職業性アレルギーは、特定の仕事環境において繰り返し身体に接触する物質が原因で発生するアレルギー反応のことを指します。
具体的には、職場での化学物質、粉塵、動物、植物、または特定の金属や薬品などがアレルゲンになって、皮膚、呼吸器、または全身にアレルギー症状が現れます。
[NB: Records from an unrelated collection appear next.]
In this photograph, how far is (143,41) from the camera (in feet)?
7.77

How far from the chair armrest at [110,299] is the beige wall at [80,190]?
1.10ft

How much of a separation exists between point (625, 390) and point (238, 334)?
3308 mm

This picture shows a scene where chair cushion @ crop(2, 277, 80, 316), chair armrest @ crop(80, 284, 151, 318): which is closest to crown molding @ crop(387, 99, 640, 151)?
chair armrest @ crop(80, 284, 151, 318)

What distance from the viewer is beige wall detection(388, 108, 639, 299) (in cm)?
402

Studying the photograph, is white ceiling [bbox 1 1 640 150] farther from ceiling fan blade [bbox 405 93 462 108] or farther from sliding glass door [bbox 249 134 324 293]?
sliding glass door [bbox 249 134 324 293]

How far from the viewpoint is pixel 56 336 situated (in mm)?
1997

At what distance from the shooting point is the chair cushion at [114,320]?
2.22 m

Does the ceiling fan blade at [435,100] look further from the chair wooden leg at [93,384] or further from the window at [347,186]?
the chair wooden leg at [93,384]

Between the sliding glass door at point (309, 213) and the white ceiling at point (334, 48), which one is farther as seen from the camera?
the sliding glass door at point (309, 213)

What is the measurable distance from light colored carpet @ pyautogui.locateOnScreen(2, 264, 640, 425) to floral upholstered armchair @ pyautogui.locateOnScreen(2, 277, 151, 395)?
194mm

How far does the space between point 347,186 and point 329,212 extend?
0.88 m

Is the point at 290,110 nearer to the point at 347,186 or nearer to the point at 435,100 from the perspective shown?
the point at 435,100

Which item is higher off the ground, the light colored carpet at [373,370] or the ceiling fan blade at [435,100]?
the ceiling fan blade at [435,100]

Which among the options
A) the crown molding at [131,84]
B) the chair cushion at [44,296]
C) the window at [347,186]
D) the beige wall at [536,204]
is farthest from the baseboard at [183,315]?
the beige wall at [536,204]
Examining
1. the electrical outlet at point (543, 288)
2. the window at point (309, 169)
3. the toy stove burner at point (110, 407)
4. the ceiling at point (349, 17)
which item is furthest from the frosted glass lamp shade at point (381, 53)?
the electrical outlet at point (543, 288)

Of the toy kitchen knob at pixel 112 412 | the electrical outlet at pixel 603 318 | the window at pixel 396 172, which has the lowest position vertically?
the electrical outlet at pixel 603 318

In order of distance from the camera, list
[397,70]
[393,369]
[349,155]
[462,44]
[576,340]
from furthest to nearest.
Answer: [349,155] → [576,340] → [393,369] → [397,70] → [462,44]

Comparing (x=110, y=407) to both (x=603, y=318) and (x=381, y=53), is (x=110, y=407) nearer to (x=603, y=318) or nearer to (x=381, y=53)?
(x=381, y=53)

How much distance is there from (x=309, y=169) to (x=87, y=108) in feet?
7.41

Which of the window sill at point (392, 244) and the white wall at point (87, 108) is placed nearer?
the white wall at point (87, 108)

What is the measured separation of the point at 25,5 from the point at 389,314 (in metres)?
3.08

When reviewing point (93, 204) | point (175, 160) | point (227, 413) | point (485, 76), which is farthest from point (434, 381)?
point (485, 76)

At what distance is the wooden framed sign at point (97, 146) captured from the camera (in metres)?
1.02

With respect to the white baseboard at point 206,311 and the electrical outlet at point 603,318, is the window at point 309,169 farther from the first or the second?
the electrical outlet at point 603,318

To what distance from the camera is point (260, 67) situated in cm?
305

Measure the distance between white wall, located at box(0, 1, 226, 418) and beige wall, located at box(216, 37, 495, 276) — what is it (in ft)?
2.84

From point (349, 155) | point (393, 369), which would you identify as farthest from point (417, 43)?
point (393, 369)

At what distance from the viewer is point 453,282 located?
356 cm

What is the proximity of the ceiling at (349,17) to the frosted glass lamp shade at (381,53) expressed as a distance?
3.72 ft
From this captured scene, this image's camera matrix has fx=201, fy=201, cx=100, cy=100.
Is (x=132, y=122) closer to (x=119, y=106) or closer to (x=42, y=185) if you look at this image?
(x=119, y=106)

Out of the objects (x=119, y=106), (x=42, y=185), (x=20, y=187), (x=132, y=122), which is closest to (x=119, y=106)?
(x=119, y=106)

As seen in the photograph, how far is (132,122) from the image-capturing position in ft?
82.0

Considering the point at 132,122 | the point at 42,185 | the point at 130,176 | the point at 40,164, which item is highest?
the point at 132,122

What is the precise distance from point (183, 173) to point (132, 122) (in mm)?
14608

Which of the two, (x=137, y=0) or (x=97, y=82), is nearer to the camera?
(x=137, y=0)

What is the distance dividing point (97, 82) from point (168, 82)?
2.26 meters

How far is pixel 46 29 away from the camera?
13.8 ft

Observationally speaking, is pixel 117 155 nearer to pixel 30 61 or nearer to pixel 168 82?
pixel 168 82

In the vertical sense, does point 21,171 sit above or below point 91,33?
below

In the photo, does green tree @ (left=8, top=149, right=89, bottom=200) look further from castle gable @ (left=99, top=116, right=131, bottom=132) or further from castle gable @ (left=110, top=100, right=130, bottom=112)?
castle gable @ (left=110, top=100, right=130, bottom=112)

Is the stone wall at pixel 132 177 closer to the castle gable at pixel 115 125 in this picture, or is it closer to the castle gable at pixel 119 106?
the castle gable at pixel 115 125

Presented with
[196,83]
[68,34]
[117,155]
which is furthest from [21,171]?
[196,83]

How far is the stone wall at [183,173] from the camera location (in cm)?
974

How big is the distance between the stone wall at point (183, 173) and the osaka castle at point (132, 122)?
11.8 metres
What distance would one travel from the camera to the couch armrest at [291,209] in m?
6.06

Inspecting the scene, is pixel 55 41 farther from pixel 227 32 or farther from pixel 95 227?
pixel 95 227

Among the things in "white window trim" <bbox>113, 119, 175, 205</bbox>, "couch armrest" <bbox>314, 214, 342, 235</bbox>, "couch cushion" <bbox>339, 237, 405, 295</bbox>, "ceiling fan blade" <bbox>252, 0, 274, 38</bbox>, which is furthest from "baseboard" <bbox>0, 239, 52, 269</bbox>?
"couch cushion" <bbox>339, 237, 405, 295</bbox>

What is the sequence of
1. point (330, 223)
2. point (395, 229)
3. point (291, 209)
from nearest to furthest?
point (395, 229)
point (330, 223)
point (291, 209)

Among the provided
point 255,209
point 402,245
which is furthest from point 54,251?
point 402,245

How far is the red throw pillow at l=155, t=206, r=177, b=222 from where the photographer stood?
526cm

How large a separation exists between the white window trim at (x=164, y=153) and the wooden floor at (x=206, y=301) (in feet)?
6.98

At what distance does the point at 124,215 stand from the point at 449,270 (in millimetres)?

労働者にとって、深刻な健康問題につながる可能性があります。
原因について
職業性アレルゲンの種類は、業種によって千差万別です。職場でアレルギー症状を引き起こす可能性のある物質について紹介します。
業種 | 原因物質 |
---|---|
医療 | ラテックス、消毒剤、薬品 |
美容 | ヘアダイ、パーマ液、シャンプー、クリーム成分 |
製造業 | 金属(ニッケル、クロムなど)、接着剤、樹脂 |
農業 | 農薬、花粉、動物のフケ |
林業 | ハチ毒(スズメバチ、ミツバチ、アシナガバチ、花粉 |
清掃業 | 洗剤、漂白剤、カビ |
飲食業、調理業 | 食材(小麦粉、魚介類など)、調味料、洗剤 |
出典:職業性アレルギー性接触皮膚炎の原因物質のデータベース化について – 労災疾病等医学研究普及サイト
職場には、一見、アレルギーとは関係ないと思い込んでいるものの中に、実はアレルギーの原因物質であったという事例もあります。「隠れたアレルゲン」と言えるかもしれません。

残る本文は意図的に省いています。